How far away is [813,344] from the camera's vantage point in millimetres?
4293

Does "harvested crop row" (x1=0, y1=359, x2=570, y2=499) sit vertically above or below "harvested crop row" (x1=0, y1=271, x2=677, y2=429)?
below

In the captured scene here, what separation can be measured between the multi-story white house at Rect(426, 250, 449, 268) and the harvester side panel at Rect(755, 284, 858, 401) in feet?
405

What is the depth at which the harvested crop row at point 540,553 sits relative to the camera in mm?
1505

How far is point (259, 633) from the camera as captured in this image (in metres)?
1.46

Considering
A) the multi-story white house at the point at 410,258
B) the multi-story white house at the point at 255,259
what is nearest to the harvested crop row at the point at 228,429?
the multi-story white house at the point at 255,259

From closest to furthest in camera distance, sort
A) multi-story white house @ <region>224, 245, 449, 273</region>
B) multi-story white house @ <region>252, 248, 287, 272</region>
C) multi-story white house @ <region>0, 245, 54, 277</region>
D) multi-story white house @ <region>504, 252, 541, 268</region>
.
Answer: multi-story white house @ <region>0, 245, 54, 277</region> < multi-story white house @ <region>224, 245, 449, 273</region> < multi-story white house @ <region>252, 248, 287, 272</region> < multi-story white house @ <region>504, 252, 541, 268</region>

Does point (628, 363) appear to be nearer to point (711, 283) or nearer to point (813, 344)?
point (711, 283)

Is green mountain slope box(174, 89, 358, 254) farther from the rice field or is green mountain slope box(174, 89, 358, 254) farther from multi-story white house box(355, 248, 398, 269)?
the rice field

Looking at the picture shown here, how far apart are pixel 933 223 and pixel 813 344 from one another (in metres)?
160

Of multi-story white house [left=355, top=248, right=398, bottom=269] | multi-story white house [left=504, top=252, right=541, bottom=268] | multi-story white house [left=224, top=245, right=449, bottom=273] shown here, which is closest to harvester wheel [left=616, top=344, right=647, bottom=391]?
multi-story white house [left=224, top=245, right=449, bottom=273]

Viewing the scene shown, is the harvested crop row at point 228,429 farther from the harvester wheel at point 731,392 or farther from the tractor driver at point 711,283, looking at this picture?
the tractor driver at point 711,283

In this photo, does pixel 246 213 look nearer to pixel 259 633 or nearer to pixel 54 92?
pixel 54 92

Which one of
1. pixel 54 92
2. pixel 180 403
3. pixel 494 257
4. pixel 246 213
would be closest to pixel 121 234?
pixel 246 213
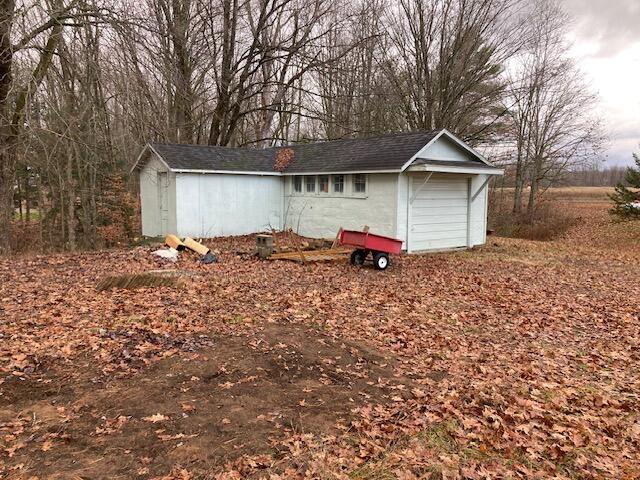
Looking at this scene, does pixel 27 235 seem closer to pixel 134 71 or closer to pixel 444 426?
pixel 134 71

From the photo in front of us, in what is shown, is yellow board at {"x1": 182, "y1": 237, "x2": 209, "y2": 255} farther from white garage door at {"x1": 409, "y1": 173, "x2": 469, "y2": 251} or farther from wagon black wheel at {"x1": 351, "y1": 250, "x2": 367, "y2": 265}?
white garage door at {"x1": 409, "y1": 173, "x2": 469, "y2": 251}

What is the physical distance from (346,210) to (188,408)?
12.8 m

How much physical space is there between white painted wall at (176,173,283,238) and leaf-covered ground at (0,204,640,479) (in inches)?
274

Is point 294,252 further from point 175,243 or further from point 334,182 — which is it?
point 334,182

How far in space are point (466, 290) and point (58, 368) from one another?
8.11 metres

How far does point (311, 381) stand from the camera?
17.1ft

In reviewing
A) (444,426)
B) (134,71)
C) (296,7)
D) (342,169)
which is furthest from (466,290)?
(296,7)

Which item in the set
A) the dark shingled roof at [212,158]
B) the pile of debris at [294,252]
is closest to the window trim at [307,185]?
the dark shingled roof at [212,158]

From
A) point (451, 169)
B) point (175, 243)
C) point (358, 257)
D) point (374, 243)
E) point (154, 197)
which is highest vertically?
point (451, 169)

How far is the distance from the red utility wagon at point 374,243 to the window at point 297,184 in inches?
269

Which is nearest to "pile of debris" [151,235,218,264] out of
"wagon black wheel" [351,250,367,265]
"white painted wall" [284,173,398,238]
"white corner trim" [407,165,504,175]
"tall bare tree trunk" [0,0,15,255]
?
"wagon black wheel" [351,250,367,265]

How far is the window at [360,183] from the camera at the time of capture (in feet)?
52.3

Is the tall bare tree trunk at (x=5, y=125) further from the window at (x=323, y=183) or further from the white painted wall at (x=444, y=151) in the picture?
Result: the white painted wall at (x=444, y=151)

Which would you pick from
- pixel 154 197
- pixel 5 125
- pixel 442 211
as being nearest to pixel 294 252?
pixel 442 211
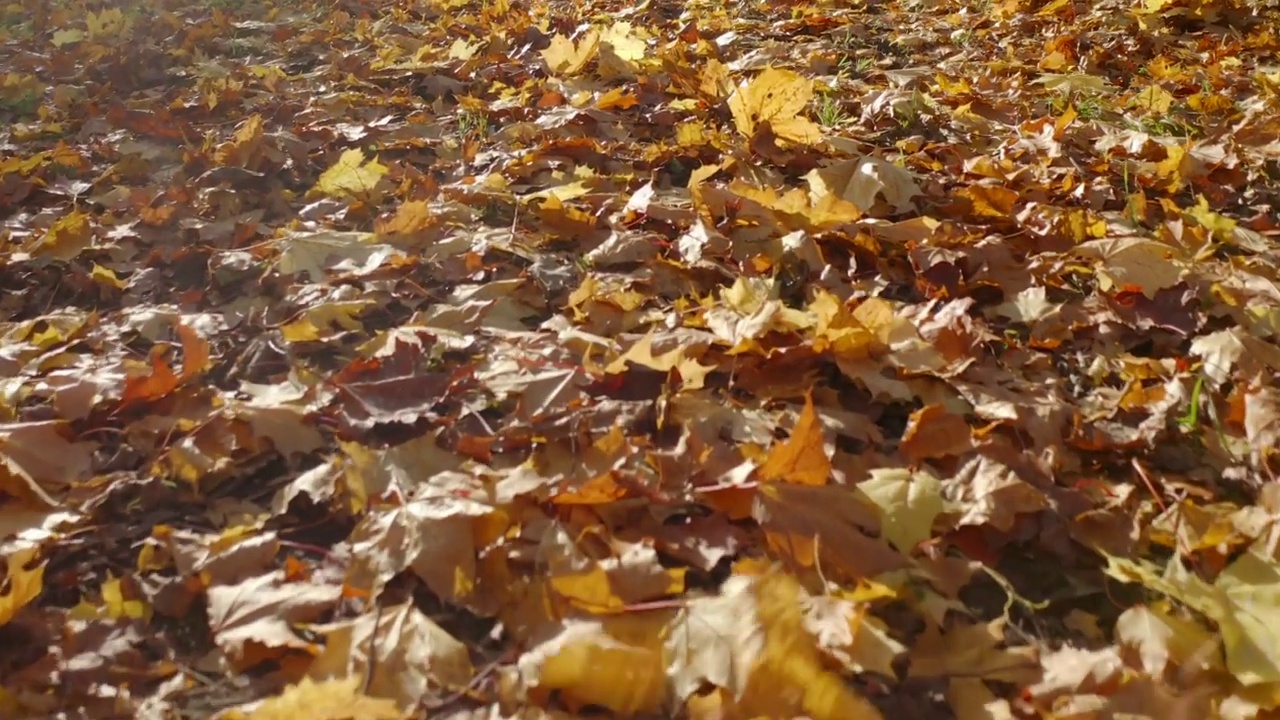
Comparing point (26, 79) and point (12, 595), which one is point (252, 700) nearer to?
point (12, 595)

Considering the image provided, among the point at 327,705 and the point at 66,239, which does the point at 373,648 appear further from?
the point at 66,239

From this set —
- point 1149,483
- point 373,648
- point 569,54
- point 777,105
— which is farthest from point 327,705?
point 569,54

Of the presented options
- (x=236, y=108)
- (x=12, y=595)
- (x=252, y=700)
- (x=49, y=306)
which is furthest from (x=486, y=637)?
(x=236, y=108)

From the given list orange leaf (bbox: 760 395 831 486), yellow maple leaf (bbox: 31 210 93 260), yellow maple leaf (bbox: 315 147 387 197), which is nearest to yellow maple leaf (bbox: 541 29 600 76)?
yellow maple leaf (bbox: 315 147 387 197)

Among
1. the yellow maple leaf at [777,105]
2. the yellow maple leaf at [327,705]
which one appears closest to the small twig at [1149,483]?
the yellow maple leaf at [327,705]

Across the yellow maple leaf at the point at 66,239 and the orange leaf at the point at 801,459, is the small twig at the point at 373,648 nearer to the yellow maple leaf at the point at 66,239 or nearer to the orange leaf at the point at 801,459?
the orange leaf at the point at 801,459

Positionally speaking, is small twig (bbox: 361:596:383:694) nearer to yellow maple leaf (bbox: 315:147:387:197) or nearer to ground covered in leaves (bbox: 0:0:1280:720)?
ground covered in leaves (bbox: 0:0:1280:720)
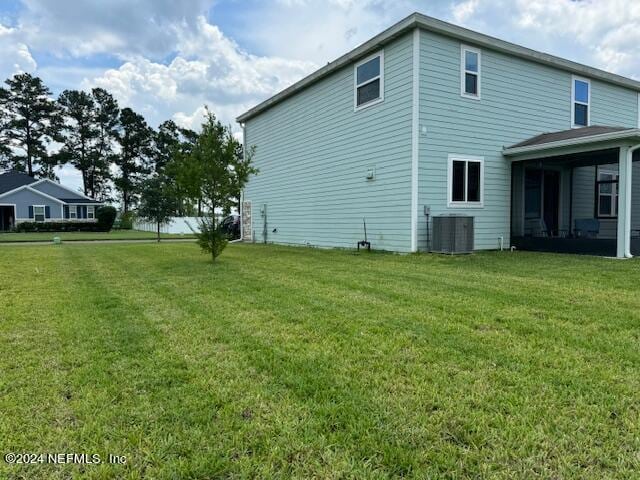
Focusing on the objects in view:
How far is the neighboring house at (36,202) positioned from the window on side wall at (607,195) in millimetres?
38613

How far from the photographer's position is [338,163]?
1271 cm

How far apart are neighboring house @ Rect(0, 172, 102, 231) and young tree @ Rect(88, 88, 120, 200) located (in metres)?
8.11

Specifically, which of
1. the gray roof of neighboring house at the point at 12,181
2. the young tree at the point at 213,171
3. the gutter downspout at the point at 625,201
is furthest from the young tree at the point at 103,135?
the gutter downspout at the point at 625,201

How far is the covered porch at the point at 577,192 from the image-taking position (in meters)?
9.12

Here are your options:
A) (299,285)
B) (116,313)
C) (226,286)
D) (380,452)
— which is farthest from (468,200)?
(380,452)

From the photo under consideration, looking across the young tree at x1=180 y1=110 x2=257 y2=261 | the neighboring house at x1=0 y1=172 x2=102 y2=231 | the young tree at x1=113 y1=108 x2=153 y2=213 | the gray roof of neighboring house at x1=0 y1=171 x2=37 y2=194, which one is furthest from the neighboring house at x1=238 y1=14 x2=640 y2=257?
the young tree at x1=113 y1=108 x2=153 y2=213

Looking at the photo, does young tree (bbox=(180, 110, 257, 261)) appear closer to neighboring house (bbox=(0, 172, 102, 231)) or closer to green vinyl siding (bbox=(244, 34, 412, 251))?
green vinyl siding (bbox=(244, 34, 412, 251))

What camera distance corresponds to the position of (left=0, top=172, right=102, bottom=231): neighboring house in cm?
3478

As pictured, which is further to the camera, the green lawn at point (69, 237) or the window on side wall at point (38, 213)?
the window on side wall at point (38, 213)

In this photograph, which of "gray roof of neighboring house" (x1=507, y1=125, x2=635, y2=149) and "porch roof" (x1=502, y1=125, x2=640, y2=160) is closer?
"porch roof" (x1=502, y1=125, x2=640, y2=160)

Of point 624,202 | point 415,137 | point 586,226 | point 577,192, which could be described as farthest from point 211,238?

★ ★ ★ ★ ★ ★ ★

**EXERCISE REQUIREMENTS:** Update the items above by replacing every "harvested crop row" with "mown crop row" and leaving everything else unchanged. Omit the pictures from your answer.

**ANSWER TO THIS EXERCISE:**
How far away is [813,344] from the camera's vantage point in millimetres?
4293

Does "mown crop row" (x1=0, y1=359, x2=570, y2=499) sit vertically above or below "mown crop row" (x1=0, y1=271, x2=677, y2=429)?
below

In the captured scene here, what separation can be measured between the multi-story white house at Rect(426, 250, 449, 268) and the harvester side panel at Rect(755, 284, 858, 401) in feet?
405

What is the depth at which the mown crop row at point 540,553 sits relative to the camera in mm?
1505

How far is point (259, 633) from the camera as captured in this image (in metres)?
1.46

Considering
A) the multi-story white house at the point at 410,258
B) the multi-story white house at the point at 255,259
what is nearest to the mown crop row at the point at 228,429?
the multi-story white house at the point at 255,259

From closest to furthest in camera distance, sort
A) multi-story white house @ <region>224, 245, 449, 273</region>
B) multi-story white house @ <region>252, 248, 287, 272</region>
C) multi-story white house @ <region>0, 245, 54, 277</region>
D) multi-story white house @ <region>504, 252, 541, 268</region>
.
Answer: multi-story white house @ <region>0, 245, 54, 277</region> < multi-story white house @ <region>224, 245, 449, 273</region> < multi-story white house @ <region>252, 248, 287, 272</region> < multi-story white house @ <region>504, 252, 541, 268</region>

Does point (628, 363) appear to be nearer to point (711, 283) or nearer to point (813, 344)?
point (711, 283)

Is green mountain slope box(174, 89, 358, 254) farther from the rice field or is green mountain slope box(174, 89, 358, 254) farther from multi-story white house box(355, 248, 398, 269)?
the rice field

Looking at the picture shown here, how far apart are pixel 933 223 and pixel 813 344 from one another (in metres)?
160

Of multi-story white house [left=355, top=248, right=398, bottom=269] | multi-story white house [left=504, top=252, right=541, bottom=268] | multi-story white house [left=224, top=245, right=449, bottom=273] shown here, which is closest to harvester wheel [left=616, top=344, right=647, bottom=391]?
multi-story white house [left=224, top=245, right=449, bottom=273]

Viewing the scene shown, is the mown crop row at point 228,429 farther from the harvester wheel at point 731,392 or farther from the tractor driver at point 711,283, looking at this picture?
the tractor driver at point 711,283

In this photo, does pixel 246 213 look nearer to pixel 259 633 or nearer to pixel 54 92?
pixel 54 92

Which one of
1. pixel 54 92
2. pixel 180 403
3. pixel 494 257
4. pixel 246 213
would be closest to pixel 121 234?
pixel 246 213
Looking at this scene, does pixel 27 235 seem closer to pixel 134 71 or closer to pixel 444 426?
pixel 134 71

From the photo in front of us, in what is shown, is yellow board at {"x1": 182, "y1": 237, "x2": 209, "y2": 255} farther from white garage door at {"x1": 409, "y1": 173, "x2": 469, "y2": 251} or farther from wagon black wheel at {"x1": 351, "y1": 250, "x2": 367, "y2": 265}?
white garage door at {"x1": 409, "y1": 173, "x2": 469, "y2": 251}

What is the physical distance from (346,210) to (188,408)?
12.8 m

How much physical space is there between white painted wall at (176,173,283,238) and leaf-covered ground at (0,204,640,479) (in inches)?
274

Is point 294,252 further from point 175,243 or further from point 334,182 — which is it?
point 334,182

How far in space are point (466, 290) and point (58, 368) from one another?
8.11 metres

How far does point (311, 381) stand from the camera?
17.1ft

In reviewing
A) (444,426)
B) (134,71)
C) (296,7)
D) (342,169)
which is furthest from (466,290)?
(296,7)

Which item in the set
A) the dark shingled roof at [212,158]
B) the pile of debris at [294,252]
is closest to the window trim at [307,185]?
the dark shingled roof at [212,158]

From
A) point (451, 169)
B) point (175, 243)
C) point (358, 257)
D) point (374, 243)
E) point (154, 197)
which is highest vertically?
point (451, 169)

How far is the distance from the red utility wagon at point 374,243 to the window at point 297,184 in inches?
269

Which is nearest to "pile of debris" [151,235,218,264] out of
"wagon black wheel" [351,250,367,265]
"white painted wall" [284,173,398,238]
"white corner trim" [407,165,504,175]
"tall bare tree trunk" [0,0,15,255]
?
"wagon black wheel" [351,250,367,265]

How far is the window at [360,183] from the camera at the time of capture (in feet)?
52.3

Is the tall bare tree trunk at (x=5, y=125) further from the window at (x=323, y=183) or further from the white painted wall at (x=444, y=151) in the picture?
Result: the white painted wall at (x=444, y=151)

Which would you pick from
- pixel 154 197
- pixel 5 125
- pixel 442 211
as being nearest to pixel 294 252?
pixel 442 211
Comparing point (26, 79) and point (12, 595), which one is point (252, 700) nearer to?
point (12, 595)

Considering the image provided, among the point at 327,705 and the point at 66,239, which does the point at 373,648 appear further from?
the point at 66,239

From this set —
- point 1149,483
- point 373,648
- point 569,54
- point 777,105
— which is farthest from point 327,705?
point 569,54

Of the presented options
- (x=236, y=108)
- (x=12, y=595)
- (x=252, y=700)
- (x=49, y=306)
which is furthest from (x=486, y=637)?
(x=236, y=108)

From the given list orange leaf (bbox: 760 395 831 486), yellow maple leaf (bbox: 31 210 93 260), yellow maple leaf (bbox: 315 147 387 197), which is nearest to yellow maple leaf (bbox: 541 29 600 76)?
yellow maple leaf (bbox: 315 147 387 197)

Among
1. the yellow maple leaf at [777,105]
2. the yellow maple leaf at [327,705]
which one appears closest to the small twig at [1149,483]?
the yellow maple leaf at [327,705]

Across the yellow maple leaf at the point at 66,239 and the orange leaf at the point at 801,459, is the small twig at the point at 373,648 nearer to the yellow maple leaf at the point at 66,239 or nearer to the orange leaf at the point at 801,459?
the orange leaf at the point at 801,459

Positionally speaking, is small twig (bbox: 361:596:383:694) nearer to yellow maple leaf (bbox: 315:147:387:197) or nearer to ground covered in leaves (bbox: 0:0:1280:720)?
ground covered in leaves (bbox: 0:0:1280:720)
Focusing on the objects in view:
How far is the neighboring house at (36,202) positioned from the window on side wall at (607,195) in millimetres?
38613

How far from the photographer's position is [338,163]?
1271 cm

How far apart are neighboring house @ Rect(0, 172, 102, 231) and young tree @ Rect(88, 88, 120, 200) located (in metres)?
8.11

Specifically, which of
1. the gray roof of neighboring house at the point at 12,181
2. the young tree at the point at 213,171
3. the gutter downspout at the point at 625,201
is furthest from the young tree at the point at 103,135?
the gutter downspout at the point at 625,201

How far is the covered porch at the point at 577,192 from the image-taking position (in meters)?
9.12

Here are your options:
A) (299,285)
B) (116,313)
C) (226,286)
D) (380,452)
— which is farthest from (468,200)?
(380,452)

From the photo under consideration, looking across the young tree at x1=180 y1=110 x2=257 y2=261 | the neighboring house at x1=0 y1=172 x2=102 y2=231 | the young tree at x1=113 y1=108 x2=153 y2=213 | the gray roof of neighboring house at x1=0 y1=171 x2=37 y2=194, which one is furthest from the neighboring house at x1=238 y1=14 x2=640 y2=257?
the young tree at x1=113 y1=108 x2=153 y2=213

Looking at the photo, does young tree (bbox=(180, 110, 257, 261)) appear closer to neighboring house (bbox=(0, 172, 102, 231)) or closer to green vinyl siding (bbox=(244, 34, 412, 251))?
green vinyl siding (bbox=(244, 34, 412, 251))

What camera distance corresponds to the position of (left=0, top=172, right=102, bottom=231): neighboring house in cm?
3478

As pictured, which is further to the camera, the green lawn at point (69, 237) or the window on side wall at point (38, 213)?
the window on side wall at point (38, 213)

In this photograph, which of "gray roof of neighboring house" (x1=507, y1=125, x2=635, y2=149) and "porch roof" (x1=502, y1=125, x2=640, y2=160) is closer?
"porch roof" (x1=502, y1=125, x2=640, y2=160)

Of point 624,202 | point 415,137 | point 586,226 | point 577,192, which could be described as farthest from point 211,238?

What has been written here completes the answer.